## RECORDED DATA
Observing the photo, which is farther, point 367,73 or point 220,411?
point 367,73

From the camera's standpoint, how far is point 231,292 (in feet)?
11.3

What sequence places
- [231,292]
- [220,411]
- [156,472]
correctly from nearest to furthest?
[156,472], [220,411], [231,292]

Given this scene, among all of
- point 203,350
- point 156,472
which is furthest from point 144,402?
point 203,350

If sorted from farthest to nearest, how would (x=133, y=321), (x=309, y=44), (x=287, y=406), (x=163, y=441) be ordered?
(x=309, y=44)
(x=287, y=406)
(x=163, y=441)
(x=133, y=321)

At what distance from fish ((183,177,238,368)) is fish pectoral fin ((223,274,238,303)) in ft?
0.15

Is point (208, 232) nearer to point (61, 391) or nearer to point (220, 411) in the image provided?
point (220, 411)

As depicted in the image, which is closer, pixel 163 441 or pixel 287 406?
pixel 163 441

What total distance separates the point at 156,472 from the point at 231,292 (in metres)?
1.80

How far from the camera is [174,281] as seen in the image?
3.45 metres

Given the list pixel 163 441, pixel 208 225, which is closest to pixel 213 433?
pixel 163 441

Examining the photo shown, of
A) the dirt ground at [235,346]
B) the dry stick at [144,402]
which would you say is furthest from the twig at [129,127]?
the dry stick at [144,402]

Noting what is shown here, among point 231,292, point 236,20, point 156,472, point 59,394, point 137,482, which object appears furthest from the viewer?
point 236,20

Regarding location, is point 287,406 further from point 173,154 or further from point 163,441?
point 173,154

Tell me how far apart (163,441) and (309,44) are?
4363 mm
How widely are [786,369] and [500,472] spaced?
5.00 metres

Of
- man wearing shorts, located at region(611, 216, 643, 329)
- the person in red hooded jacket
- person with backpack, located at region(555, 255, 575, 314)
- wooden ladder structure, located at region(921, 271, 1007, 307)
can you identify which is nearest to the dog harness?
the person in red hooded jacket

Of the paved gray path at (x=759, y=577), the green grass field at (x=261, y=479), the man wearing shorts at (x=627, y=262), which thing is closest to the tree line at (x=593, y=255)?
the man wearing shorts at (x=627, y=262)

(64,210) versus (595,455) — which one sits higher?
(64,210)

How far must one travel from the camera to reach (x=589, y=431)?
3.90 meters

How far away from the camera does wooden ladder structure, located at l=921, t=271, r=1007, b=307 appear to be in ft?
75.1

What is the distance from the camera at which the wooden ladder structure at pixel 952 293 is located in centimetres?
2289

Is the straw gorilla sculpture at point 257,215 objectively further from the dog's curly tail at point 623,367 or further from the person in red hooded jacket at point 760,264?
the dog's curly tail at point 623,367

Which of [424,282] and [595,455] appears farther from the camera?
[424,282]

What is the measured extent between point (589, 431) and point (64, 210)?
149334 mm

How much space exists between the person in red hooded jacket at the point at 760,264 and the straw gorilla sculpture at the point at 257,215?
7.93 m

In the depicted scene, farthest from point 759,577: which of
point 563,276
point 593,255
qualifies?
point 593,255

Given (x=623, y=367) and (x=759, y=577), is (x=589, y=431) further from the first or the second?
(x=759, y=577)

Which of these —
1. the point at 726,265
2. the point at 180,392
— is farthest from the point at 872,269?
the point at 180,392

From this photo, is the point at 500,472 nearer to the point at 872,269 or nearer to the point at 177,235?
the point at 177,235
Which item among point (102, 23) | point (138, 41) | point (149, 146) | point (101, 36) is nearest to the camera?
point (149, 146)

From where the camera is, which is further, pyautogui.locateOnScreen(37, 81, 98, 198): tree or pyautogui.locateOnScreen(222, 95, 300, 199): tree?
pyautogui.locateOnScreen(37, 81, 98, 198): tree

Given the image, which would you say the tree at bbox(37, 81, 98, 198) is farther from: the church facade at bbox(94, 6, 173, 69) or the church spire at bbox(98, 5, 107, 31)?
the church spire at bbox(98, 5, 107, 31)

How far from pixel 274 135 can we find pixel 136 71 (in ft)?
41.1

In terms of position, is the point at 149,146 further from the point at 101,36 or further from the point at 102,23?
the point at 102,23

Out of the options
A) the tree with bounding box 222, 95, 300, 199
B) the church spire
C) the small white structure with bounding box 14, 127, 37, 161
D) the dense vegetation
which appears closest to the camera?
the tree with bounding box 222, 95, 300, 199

## WHAT THIS TASK INVOLVES
Begin with the line that contains "From where the" and quote each line after it exactly, stopping after the last line of the data.

## SOLUTION FOR THIS PROBLEM
From where the camera is, which is further, pyautogui.locateOnScreen(37, 81, 98, 198): tree or pyautogui.locateOnScreen(222, 95, 300, 199): tree?
pyautogui.locateOnScreen(37, 81, 98, 198): tree

Given the image, which would you say the tree at bbox(37, 81, 98, 198) is farther from: the church facade at bbox(94, 6, 173, 69) or the church spire at bbox(98, 5, 107, 31)?
the church spire at bbox(98, 5, 107, 31)

How far from pixel 274 135 can we find pixel 136 71 (in ft)?
41.1

In terms of position, is the point at 149,146 further from the point at 101,36 or further from the point at 102,23?
the point at 102,23

Out of the options
A) the tree with bounding box 222, 95, 300, 199
B) the church spire
C) the small white structure with bounding box 14, 127, 37, 161
D) the dense vegetation
which appears closest to the camera?
the tree with bounding box 222, 95, 300, 199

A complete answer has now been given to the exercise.